■ **Required work**
Transcribe every entry exactly, from the line containing "Car Lift For" down to the line containing "NIKE FC BARCELONA", including both of those lines.
··· Source material
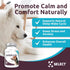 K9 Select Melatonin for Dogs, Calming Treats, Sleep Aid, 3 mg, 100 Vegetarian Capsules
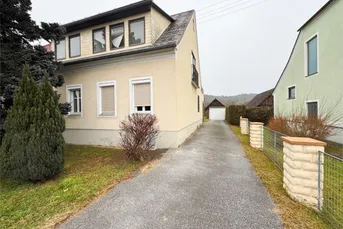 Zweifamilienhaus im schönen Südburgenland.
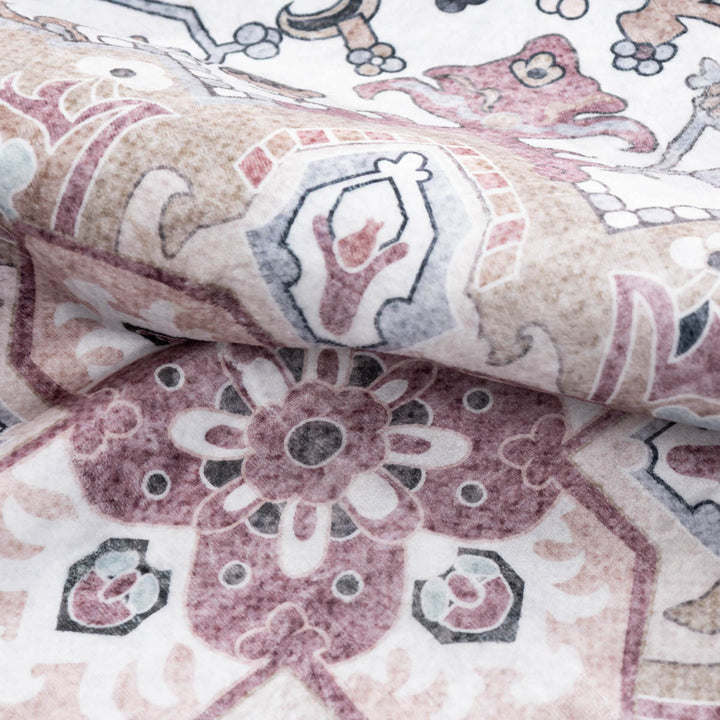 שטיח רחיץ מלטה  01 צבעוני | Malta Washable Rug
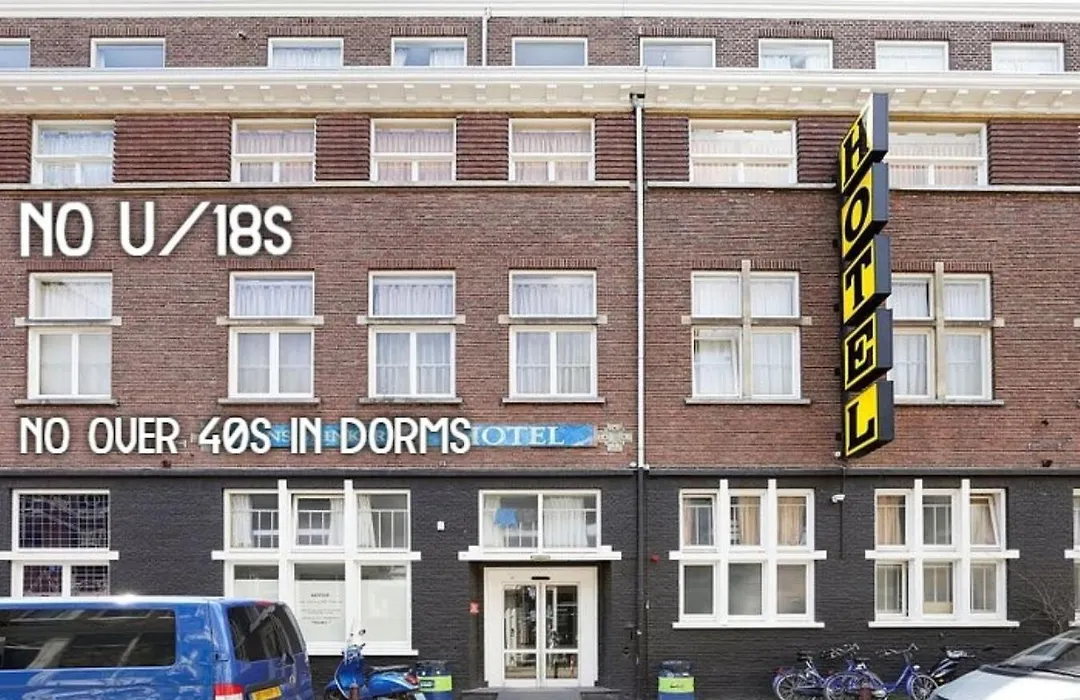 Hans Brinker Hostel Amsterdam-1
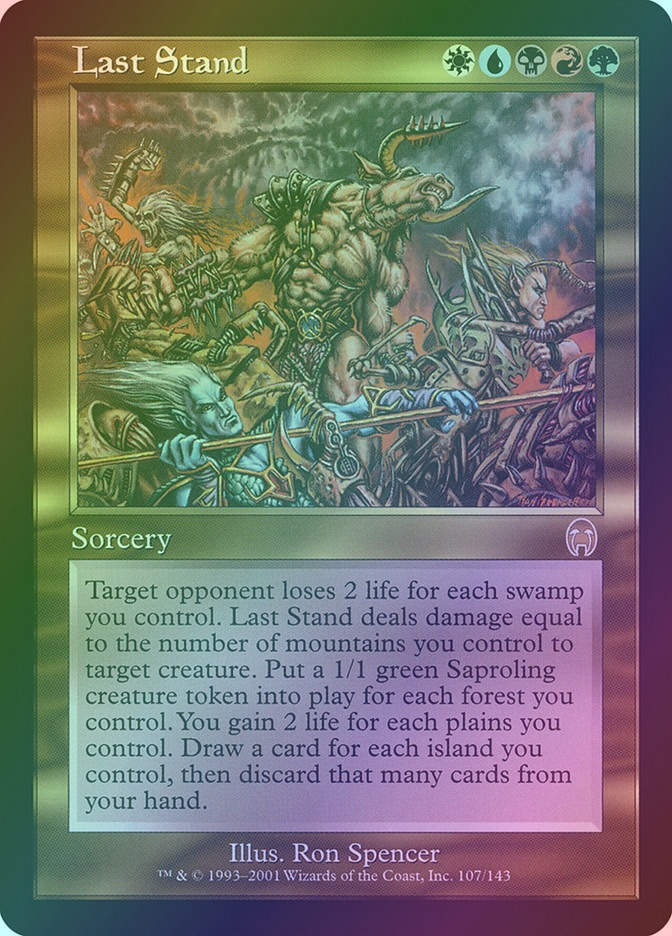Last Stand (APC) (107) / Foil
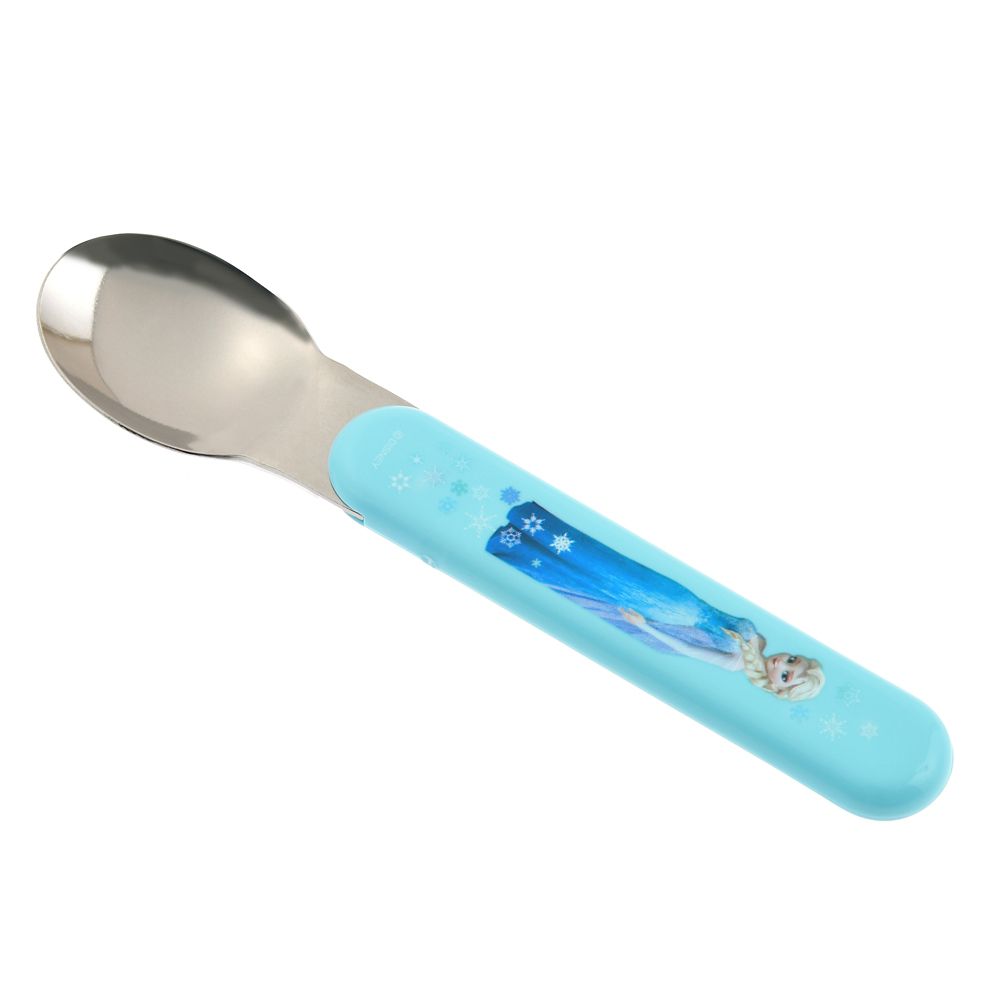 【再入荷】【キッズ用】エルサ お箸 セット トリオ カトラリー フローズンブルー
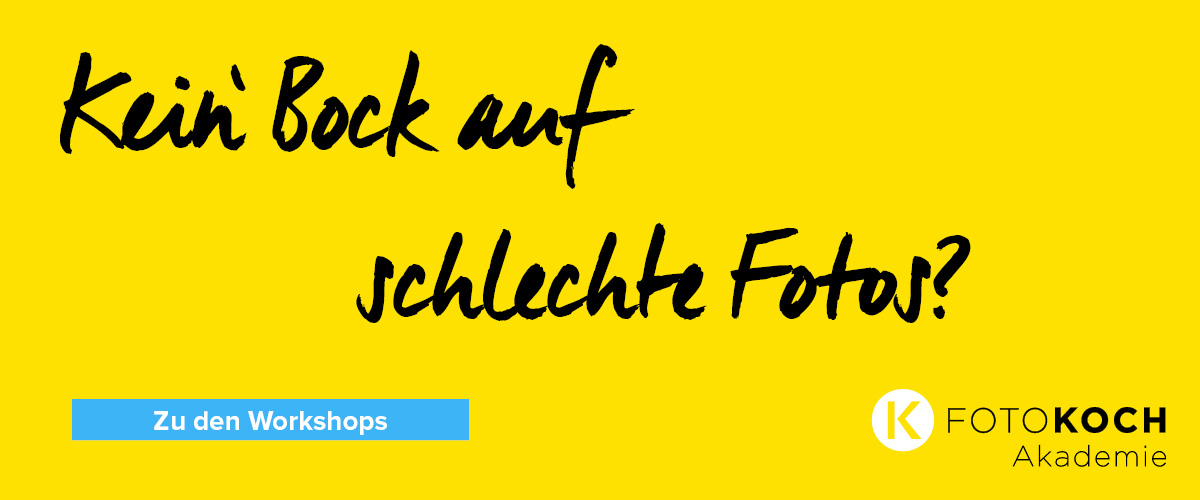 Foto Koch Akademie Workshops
······
··· Source material
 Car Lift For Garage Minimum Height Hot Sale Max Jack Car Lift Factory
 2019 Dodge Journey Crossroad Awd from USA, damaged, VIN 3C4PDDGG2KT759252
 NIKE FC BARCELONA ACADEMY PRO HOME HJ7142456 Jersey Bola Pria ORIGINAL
······
■ **Response to the exercise**
 Car Lift For Garage Minimum Height Hot Sale Max Jack Car Lift Factory
 2019 Dodge Journey Crossroad Awd from USA, damaged, VIN 3C4PDDGG2KT759252
 NIKE FC BARCELONA ACADEMY PRO HOME HJ7142456 Jersey Bola Pria ORIGINAL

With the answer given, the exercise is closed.